It is thus seen that members of the District of Columbia National Guard who are Government employees receive no pay under the militia laws of the District and the appropriations therefor except when“ ordered to duty in case of riot,” etc., and except in the case of the band.

The act of June 3, 1916, 39 Stat. 166, “ for making further and more effectual provision for the national defense” is a comprehensive act of general application providing for the military land forces; among other objects, it reorganizes the Regular Army and by sections 57 to 118, inclusive, it creates the National Guard in lieu of the Organized Militia of the States, theretofore given limited Federal support. Sections 80 and 128 of the act provide:

Sec. 80. Leaves of Absence for Certain Government Employees. All officers and employees of the United States and of the District of Columbia who shall be members of the National Guard shall be entitled to leave of absence from their respective duties, without loss of pay, time, or efficiency rating on all days during which they shall be engaged in field or coast-defense training ordered or authorized under the provisions of this Act.

Sec. 128. All laws and parts of laws in so far as they are inconsistent with this Act are hereby repealed.

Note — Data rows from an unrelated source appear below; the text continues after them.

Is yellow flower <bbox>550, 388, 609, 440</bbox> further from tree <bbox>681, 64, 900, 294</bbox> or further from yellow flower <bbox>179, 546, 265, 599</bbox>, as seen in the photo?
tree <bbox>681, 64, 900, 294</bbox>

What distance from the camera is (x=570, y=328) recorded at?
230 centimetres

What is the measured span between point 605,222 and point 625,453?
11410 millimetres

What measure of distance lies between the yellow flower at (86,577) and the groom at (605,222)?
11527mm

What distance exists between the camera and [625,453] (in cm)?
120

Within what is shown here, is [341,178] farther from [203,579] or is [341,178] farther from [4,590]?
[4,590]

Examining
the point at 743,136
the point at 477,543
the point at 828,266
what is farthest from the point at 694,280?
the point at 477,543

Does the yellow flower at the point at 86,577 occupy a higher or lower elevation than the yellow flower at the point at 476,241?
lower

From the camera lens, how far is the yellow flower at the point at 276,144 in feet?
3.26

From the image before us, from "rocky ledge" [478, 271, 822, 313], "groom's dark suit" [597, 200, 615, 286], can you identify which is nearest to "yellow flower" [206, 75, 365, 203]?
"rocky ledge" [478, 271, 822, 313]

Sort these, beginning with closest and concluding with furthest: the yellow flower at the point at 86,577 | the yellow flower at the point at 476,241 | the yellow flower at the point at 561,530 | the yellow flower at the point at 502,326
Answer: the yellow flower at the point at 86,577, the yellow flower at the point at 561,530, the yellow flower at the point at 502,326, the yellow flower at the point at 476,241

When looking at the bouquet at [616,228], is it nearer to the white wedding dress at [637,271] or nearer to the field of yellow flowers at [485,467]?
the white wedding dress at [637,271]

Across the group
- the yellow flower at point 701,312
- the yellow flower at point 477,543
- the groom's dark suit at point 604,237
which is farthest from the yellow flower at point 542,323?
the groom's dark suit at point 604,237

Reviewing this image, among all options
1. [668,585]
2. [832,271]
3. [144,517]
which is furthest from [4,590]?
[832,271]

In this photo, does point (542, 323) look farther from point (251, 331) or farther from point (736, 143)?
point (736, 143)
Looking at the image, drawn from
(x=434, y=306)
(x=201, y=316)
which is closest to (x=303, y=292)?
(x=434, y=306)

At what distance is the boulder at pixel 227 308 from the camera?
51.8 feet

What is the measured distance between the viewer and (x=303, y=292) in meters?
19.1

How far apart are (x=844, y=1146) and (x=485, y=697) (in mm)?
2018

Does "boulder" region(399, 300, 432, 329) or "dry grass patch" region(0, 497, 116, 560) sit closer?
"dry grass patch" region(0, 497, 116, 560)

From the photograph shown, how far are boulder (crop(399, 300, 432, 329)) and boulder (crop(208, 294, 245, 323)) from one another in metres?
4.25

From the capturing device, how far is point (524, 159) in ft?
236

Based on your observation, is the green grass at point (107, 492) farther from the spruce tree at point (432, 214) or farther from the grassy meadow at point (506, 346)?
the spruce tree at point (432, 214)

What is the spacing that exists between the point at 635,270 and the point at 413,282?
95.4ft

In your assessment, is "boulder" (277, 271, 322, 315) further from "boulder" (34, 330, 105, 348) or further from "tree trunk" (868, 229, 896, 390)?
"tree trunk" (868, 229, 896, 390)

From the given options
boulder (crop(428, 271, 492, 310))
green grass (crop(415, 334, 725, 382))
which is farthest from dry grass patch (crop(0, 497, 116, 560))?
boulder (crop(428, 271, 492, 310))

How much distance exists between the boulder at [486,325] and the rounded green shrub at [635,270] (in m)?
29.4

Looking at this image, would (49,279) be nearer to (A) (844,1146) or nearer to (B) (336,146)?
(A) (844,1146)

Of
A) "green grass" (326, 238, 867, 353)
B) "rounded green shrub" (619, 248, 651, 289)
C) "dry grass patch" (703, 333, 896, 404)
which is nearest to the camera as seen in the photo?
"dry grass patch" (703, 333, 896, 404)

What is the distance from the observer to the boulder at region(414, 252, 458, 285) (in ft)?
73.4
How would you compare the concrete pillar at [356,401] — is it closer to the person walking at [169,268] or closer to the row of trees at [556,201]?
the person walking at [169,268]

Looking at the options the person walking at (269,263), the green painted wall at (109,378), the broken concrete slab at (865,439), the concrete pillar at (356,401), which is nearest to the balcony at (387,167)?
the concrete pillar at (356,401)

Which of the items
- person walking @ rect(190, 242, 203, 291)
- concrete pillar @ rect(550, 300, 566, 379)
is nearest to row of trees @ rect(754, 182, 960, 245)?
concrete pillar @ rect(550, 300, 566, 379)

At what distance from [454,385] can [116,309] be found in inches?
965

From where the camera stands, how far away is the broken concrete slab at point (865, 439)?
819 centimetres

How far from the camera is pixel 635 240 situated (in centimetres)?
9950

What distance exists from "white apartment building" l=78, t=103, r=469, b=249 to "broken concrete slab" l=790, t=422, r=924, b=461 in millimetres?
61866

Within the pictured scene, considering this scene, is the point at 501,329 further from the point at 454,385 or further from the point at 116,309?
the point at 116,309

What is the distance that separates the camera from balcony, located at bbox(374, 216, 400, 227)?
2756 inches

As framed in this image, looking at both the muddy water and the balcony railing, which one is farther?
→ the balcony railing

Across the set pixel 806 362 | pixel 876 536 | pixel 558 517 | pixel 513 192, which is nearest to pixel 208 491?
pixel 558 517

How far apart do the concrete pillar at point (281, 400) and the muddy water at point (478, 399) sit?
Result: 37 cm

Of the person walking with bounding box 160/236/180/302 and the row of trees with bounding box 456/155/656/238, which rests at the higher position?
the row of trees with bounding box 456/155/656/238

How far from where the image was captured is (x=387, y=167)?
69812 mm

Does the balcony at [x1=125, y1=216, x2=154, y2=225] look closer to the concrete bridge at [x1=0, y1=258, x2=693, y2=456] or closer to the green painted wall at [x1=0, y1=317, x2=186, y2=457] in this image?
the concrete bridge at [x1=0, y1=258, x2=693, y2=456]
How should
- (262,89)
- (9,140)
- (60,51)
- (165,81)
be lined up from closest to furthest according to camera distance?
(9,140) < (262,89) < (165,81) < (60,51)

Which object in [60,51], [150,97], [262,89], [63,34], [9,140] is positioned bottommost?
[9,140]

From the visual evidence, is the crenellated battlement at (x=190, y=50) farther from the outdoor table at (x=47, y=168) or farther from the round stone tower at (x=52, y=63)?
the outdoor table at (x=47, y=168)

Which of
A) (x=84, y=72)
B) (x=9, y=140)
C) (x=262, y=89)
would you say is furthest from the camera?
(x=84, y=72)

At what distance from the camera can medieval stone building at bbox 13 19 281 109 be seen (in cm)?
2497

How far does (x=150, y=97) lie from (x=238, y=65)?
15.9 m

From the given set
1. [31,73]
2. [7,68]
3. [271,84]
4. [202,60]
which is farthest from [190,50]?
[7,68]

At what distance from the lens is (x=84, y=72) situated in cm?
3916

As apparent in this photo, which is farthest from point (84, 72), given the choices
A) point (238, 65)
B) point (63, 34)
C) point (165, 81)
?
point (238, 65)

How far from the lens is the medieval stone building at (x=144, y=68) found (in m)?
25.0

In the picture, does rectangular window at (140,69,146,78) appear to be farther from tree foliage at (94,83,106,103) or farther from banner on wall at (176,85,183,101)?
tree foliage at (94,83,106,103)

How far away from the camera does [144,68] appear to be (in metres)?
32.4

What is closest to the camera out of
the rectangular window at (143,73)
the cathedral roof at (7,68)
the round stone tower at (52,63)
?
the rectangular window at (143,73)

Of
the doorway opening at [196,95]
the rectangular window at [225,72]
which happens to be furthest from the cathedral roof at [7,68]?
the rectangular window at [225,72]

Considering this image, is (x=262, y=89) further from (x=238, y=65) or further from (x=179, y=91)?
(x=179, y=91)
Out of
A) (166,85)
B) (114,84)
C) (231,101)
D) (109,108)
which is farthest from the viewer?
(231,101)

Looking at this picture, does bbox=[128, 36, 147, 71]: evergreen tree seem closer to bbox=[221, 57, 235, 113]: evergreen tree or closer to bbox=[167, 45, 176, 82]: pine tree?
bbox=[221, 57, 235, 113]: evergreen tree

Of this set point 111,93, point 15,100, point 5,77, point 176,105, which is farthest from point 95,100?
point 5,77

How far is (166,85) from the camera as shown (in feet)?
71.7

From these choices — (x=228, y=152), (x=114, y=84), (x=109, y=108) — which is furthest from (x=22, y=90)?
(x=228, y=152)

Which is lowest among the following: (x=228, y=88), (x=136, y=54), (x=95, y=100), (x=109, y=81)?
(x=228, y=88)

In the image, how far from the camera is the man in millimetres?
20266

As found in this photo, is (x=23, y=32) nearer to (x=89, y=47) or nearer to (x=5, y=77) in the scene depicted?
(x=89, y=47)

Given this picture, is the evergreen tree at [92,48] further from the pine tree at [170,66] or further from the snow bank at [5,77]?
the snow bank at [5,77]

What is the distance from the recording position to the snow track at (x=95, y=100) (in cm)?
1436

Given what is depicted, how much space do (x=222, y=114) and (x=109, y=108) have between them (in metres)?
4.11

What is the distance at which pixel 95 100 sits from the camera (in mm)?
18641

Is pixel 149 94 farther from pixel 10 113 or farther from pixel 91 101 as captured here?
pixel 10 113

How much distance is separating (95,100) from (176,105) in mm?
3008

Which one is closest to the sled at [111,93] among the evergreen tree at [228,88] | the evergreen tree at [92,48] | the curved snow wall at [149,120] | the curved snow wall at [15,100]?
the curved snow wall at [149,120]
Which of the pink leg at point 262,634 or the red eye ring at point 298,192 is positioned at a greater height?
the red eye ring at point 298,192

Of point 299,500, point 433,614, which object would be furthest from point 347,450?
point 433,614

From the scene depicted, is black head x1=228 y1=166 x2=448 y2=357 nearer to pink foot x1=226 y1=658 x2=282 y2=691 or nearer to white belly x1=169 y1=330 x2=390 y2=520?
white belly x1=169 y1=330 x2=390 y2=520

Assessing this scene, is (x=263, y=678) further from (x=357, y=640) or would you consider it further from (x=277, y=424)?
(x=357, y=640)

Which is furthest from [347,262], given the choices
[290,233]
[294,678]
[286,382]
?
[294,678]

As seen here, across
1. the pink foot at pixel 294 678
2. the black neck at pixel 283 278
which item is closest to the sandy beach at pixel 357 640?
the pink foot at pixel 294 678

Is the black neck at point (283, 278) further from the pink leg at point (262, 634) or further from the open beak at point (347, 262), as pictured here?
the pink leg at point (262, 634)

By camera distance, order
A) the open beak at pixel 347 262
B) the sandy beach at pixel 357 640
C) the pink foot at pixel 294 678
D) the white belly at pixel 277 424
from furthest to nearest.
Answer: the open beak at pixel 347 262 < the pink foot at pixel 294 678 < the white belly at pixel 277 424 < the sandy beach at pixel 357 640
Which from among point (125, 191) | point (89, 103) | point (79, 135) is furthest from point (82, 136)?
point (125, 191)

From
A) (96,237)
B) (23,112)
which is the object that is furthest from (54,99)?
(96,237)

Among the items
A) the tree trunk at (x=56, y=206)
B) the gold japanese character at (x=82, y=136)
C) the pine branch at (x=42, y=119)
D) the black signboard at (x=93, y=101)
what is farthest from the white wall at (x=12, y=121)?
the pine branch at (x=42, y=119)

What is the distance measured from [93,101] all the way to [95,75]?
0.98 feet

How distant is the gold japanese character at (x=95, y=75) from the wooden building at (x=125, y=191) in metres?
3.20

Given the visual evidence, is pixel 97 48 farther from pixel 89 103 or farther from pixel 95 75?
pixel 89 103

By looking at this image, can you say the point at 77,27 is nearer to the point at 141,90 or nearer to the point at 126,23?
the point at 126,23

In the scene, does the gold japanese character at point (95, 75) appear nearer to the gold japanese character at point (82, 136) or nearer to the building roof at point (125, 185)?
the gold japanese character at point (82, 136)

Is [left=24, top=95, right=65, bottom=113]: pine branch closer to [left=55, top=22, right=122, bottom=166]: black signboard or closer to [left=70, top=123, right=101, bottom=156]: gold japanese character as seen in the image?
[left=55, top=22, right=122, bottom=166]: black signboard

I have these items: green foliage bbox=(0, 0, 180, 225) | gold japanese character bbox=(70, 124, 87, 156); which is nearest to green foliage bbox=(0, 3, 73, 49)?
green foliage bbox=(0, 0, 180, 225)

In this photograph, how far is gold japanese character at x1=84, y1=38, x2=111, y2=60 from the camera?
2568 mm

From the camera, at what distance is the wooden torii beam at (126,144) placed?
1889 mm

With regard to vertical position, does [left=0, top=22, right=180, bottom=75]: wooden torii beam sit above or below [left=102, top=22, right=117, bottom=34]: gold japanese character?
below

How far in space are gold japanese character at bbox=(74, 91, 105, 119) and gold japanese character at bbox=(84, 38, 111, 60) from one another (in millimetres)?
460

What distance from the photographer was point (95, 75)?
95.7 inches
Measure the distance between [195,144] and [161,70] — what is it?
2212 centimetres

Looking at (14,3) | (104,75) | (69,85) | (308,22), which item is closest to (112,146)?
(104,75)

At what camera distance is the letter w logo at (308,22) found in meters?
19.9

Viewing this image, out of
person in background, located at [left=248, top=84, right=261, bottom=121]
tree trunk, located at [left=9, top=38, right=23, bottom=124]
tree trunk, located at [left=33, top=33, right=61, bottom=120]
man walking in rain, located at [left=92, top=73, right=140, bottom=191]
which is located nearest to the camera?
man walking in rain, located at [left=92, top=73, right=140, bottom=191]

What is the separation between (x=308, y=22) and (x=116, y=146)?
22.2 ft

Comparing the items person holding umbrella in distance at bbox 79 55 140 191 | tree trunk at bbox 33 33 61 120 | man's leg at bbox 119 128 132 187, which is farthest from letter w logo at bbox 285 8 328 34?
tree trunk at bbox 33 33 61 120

The question is whether the provisions of the act of March 1, 1889, as amended by the act of July 1, 1902, applicable only to the National Guard of the District of Columbia, are inconsistent with, and therefore repealed by, section 80 of the national defense act, applicable generally to the National Guard of the entire Nation. Section 80 provides for leave of absence only on “ days during which they shall be engaged in field or coast-defense training ordered or authorized under the provisions of” the national defense act. The law of March 1, 1889, relating exclusively to the National Guard of the District of Columbia, makes provision, in addition to days of encampment (field training), for absence on account of parades, and for days of service (any authorized service) ordered to be performed by the commanding general of the District of Columbia National Guard.